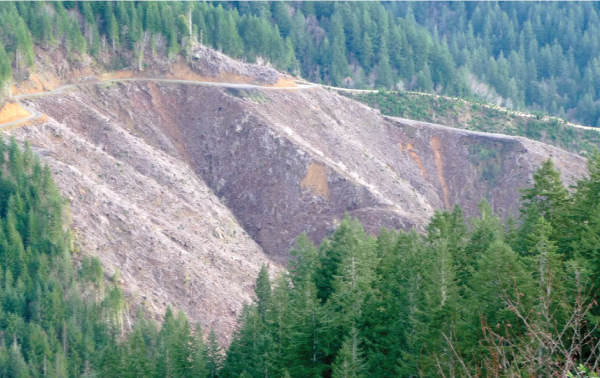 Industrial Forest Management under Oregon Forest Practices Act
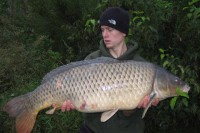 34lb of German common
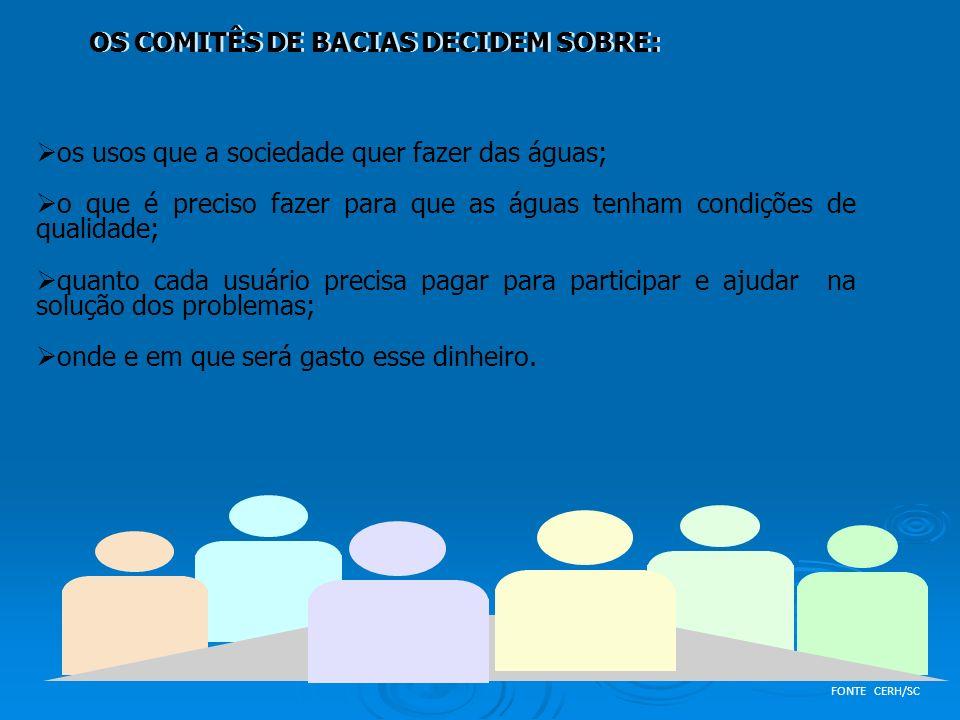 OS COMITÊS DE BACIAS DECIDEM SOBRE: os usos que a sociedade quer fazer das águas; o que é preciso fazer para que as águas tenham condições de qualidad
········
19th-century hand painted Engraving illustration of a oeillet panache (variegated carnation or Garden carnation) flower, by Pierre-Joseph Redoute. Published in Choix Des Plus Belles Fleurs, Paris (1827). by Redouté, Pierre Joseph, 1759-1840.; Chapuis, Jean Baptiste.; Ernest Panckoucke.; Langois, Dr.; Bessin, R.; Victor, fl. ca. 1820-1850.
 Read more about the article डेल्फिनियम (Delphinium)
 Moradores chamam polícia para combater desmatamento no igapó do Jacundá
········
● **WORK TO BE COMPLETED**
After locating the line with "Read more about" above, return that line and every later line through the one with "Moradores chamam polícia", word for word and with nothing else.

● **OUTPUT OF THE TASK**
 Read more about the article डेल्फिनियम (Delphinium)
 Moradores chamam polícia para combater desmatamento no igapó do Jacundá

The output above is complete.